There is no fundamental conflict between providing education and training to young people and Islam. Recently, Saudi Arabia awarded contracts for the construction and administration of 3,000 new schools to a consortium of American companies (see The Economist, June 9th - 15th 2001, page 76).
Muslim engineers and technicians in Malaysia and Indonesia build computers for export to the West. Under Dr Mohammed Mahathir, Malaysia has become a show case of a modern land that is actively participating in the international economy but which has not jettisoned its Muslim character. Women who serve at McDonald's or assemble computer motherboards in factories proudly do so in their traditional Muslim garb.
The recent fashionable anti-'western' rhetoric of northern intellectuals would convey the impression that western influence is sweeping our cultural space and that you need a new ideology to safeguard the indigenous identity. They also argue as if Arab influences were not foreign.
As for an exemplary model for our development, Mahmud Tukur advocates Pakistan. Yes, PAKISTAN! But drugs, lawlessness (there are parts of the country where the influence of the state is totally absent and 'tribesmen' even administer criminal justice, including punishment by death), economic stagnation (all key economic indicators, including Foreign Direct Investment have been deteriorating for the past three years), corruption (as of writing this article on 12 June a delegation of the Asian Development Bank was visiting Islamabad to probe a large-scale theft of foreign loan in the country's central bank) and the repression of popular agitation for the restoration of democracy are the Pakistani reality of today. A chaotic reality. That is the Pakistan we should emulate, says Dr Tukur.
And he writes about the middle class as if it were the outcome of the gathering of like minds and not that of a process of the social economy.

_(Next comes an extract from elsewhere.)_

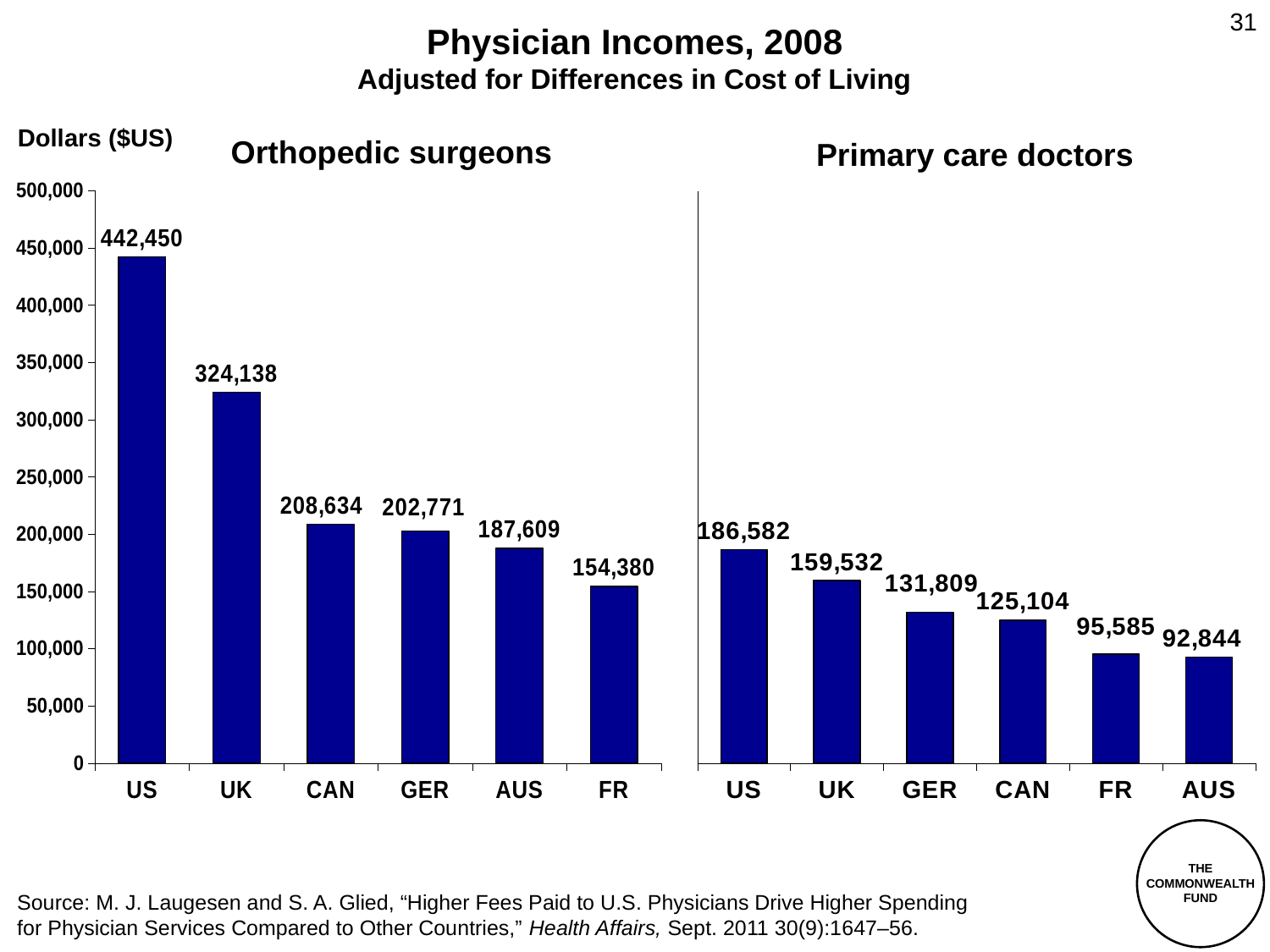
In the Orthopedic surgeons chart, what is the value for US? 442,450 In the Primary care doctors chart, which country has the highest value? US In the Orthopedic surgeons chart, what is the difference between the US and UK values? 118,312 In the Primary care doctors chart, what is the value for GER? 131,809 How many countries are shown in the Orthopedic surgeons chart? 6 What kind of chart is the Primary care doctors chart? bar chart In the Orthopedic surgeons chart, which is larger, the value for CAN or the value for GER? CAN In the Primary care doctors chart, do the values rise or fall from left to right? fall What unit is shown on the y axis label of the charts? Dollars ($US) In the Orthopedic surgeons chart, which country has the lowest value? FR In the Primary care doctors chart, is the value for UK greater or less than 150,000? greater In the Primary care doctors chart, what is the difference between the FR and AUS values? 2,741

From the foregoing, it is clear that Mahmud Tukur and his fellow Fulani intellectuals and politicians are not ready to participate in any honest debate to find a solution to the country's woes, but are out to make dialogue impossible.
When we mention Europe, we are railed against for exhibiting a 'slave mentality'. But Ali Mazrui is allowed to use the examples of Canada and the history of alcohol legislation in the United States to buttress his support for the Sharia in Nigeria. And Maitama Bello can cite the example of American states who have the death penalty and those who don't to justify Islamic legal code in Nigeria. But they deny others the right to use the fact of 'state troopers' and 'city police' in the same country to support their call for state police in Nigeria.

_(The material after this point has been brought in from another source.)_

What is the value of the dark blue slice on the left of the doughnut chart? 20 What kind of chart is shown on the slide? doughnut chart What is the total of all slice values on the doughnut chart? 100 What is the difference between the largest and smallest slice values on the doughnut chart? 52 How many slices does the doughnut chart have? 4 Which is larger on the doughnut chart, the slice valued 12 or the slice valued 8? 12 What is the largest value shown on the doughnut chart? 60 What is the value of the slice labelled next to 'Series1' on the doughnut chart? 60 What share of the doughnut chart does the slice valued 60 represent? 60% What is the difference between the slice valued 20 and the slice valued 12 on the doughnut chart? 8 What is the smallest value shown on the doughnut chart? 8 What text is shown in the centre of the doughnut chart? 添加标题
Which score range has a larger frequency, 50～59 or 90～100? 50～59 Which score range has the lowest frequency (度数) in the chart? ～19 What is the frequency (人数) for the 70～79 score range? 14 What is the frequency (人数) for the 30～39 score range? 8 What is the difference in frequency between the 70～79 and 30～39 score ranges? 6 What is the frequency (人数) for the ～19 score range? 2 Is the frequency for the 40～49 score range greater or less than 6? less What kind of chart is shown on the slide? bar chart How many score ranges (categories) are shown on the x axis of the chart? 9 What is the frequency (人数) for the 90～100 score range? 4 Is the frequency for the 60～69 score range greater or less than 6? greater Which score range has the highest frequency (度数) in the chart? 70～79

It is said that the media serves to reveal the rival intrigues of the contending powers of a polity so that the public at large may examine them. The 'informal compulsion' of the better argument is expected to win the heart of the public and condition its spirit in the end.
The Gobbelian strategy of Mahmud Tukur, Bala Usman and others, of willfully manipulating uncontroversial and undisputed facts of history, and of employing inequitable logic of discourse are meant to scare away alternative views from the public space. A tactic to create an atmosphere of violent moral confusion, a possible precursor, if care is not taken, to physical violence in Nigeria.
It is hard to disagree with Vanguard's Mideno Mayagbon that the major problem of northern Nigeria and Nigeria is the northern elite. It is a class whose power seems to be built on keeping their people in the dark and hindering our collective social progress.
Femi Awoniyi is the editor/publisher of The African Courier, a bimonthly newspaper published in Germany.